**Job:**
Extract all records. Keep each one exact.

(Excerpts from a spatial dataset)
** Start **

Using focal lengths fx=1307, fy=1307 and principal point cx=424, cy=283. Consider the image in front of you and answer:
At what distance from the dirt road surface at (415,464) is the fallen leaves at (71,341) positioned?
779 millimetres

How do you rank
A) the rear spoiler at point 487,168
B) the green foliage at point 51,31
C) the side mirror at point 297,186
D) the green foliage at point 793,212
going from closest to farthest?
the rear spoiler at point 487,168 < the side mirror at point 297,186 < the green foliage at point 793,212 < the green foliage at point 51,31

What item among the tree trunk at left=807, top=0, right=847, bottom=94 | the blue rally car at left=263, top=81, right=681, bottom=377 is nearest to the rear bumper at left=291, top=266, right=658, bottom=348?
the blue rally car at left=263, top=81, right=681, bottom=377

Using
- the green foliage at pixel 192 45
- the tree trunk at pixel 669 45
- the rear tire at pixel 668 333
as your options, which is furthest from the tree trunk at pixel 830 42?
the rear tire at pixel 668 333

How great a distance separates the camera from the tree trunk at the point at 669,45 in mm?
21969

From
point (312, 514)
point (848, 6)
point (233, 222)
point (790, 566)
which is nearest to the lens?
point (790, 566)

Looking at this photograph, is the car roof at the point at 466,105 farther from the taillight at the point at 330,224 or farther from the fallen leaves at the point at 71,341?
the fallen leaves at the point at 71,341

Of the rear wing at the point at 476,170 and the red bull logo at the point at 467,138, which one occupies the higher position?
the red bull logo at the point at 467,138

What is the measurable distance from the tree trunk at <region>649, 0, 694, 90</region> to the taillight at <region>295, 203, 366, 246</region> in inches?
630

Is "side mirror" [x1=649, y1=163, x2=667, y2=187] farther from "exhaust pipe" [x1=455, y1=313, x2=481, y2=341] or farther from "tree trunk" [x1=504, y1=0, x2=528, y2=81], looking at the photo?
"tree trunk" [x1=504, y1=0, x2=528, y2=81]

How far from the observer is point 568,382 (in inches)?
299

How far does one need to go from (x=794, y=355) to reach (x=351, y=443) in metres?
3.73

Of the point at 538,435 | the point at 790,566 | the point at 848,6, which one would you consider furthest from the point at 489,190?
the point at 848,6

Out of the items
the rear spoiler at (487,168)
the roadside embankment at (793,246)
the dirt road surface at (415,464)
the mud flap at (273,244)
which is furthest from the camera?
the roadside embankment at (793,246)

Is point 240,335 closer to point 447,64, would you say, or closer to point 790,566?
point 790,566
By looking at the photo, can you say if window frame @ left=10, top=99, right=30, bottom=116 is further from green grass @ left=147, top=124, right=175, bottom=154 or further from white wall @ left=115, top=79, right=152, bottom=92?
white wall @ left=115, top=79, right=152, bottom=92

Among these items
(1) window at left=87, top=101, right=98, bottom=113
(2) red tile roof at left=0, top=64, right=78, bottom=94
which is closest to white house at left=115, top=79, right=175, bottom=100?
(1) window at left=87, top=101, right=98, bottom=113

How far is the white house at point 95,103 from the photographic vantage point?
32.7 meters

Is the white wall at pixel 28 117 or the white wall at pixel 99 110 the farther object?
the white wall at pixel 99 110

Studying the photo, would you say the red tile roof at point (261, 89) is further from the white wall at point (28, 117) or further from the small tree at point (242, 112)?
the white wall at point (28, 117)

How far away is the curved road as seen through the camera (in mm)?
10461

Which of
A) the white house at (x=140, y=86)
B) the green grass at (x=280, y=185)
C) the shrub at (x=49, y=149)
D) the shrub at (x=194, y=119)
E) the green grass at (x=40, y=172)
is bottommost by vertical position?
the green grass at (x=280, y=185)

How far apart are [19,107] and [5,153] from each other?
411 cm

** End **

**Complete response:**
Using focal lengths fx=1307, fy=1307 and principal point cx=424, cy=283. Consider the image in front of you and answer:
At what distance from the dirt road surface at (415,464) is the fallen leaves at (71,341) positioned?
779 millimetres

How do you rank
A) the rear spoiler at point 487,168
B) the green foliage at point 51,31
C) the side mirror at point 297,186
D) the green foliage at point 793,212
going from closest to farthest?
the rear spoiler at point 487,168 < the side mirror at point 297,186 < the green foliage at point 793,212 < the green foliage at point 51,31

What item among the tree trunk at left=807, top=0, right=847, bottom=94 | the blue rally car at left=263, top=81, right=681, bottom=377 is nearest to the rear bumper at left=291, top=266, right=658, bottom=348?
the blue rally car at left=263, top=81, right=681, bottom=377

Using
- the green foliage at pixel 192 45
- the tree trunk at pixel 669 45
- the rear tire at pixel 668 333
as your options, which is furthest from the tree trunk at pixel 830 42?
the rear tire at pixel 668 333

How great a distance separates the camera from the tree trunk at the point at 669,45 in mm?
21969

From
point (312, 514)
point (848, 6)
point (233, 222)
point (790, 566)
which is nearest to the lens?
point (790, 566)

Looking at this photograph, is the car roof at the point at 466,105 farther from the taillight at the point at 330,224 or farther from the fallen leaves at the point at 71,341?
the fallen leaves at the point at 71,341

Of the rear wing at the point at 476,170 and the red bull logo at the point at 467,138, which one occupies the higher position?
the red bull logo at the point at 467,138

What is the measurable distance from the tree trunk at <region>649, 0, 694, 90</region> to the taillight at <region>295, 203, 366, 246</region> in inches?
630

Is "side mirror" [x1=649, y1=163, x2=667, y2=187] farther from "exhaust pipe" [x1=455, y1=313, x2=481, y2=341] or farther from "tree trunk" [x1=504, y1=0, x2=528, y2=81], looking at the photo?
"tree trunk" [x1=504, y1=0, x2=528, y2=81]

How far from the observer is point 568,382 (in inches)?
299

How far does one need to go from (x=794, y=355) to reach (x=351, y=443) in metres?
3.73

Of the point at 538,435 | the point at 790,566 | the point at 848,6, which one would you consider furthest from the point at 489,190?
the point at 848,6

Out of the items
the rear spoiler at (487,168)
the roadside embankment at (793,246)
the dirt road surface at (415,464)
the mud flap at (273,244)
which is furthest from the camera?
the roadside embankment at (793,246)

Is point 240,335 closer to point 447,64, would you say, or closer to point 790,566?
point 790,566
By looking at the photo, can you say if window frame @ left=10, top=99, right=30, bottom=116 is further from green grass @ left=147, top=124, right=175, bottom=154 or further from white wall @ left=115, top=79, right=152, bottom=92?
white wall @ left=115, top=79, right=152, bottom=92

Among these items
(1) window at left=87, top=101, right=98, bottom=113
(2) red tile roof at left=0, top=64, right=78, bottom=94
which is closest to white house at left=115, top=79, right=175, bottom=100?
(1) window at left=87, top=101, right=98, bottom=113

How far is the white house at point 95,103 from the photographic vantage point?
32.7 meters

Is the white wall at pixel 28 117 or the white wall at pixel 99 110 the farther object?
the white wall at pixel 99 110

Studying the photo, would you say the red tile roof at point (261, 89) is further from the white wall at point (28, 117) or further from the small tree at point (242, 112)?
the white wall at point (28, 117)

How far away is the curved road as seen through the camera (in mm)?
10461

Which of
A) the white house at (x=140, y=86)
B) the green grass at (x=280, y=185)
C) the shrub at (x=49, y=149)
D) the shrub at (x=194, y=119)
E) the green grass at (x=40, y=172)
is bottommost by vertical position?
the green grass at (x=280, y=185)

How far apart are [19,107] and [5,153] from each other?
411 cm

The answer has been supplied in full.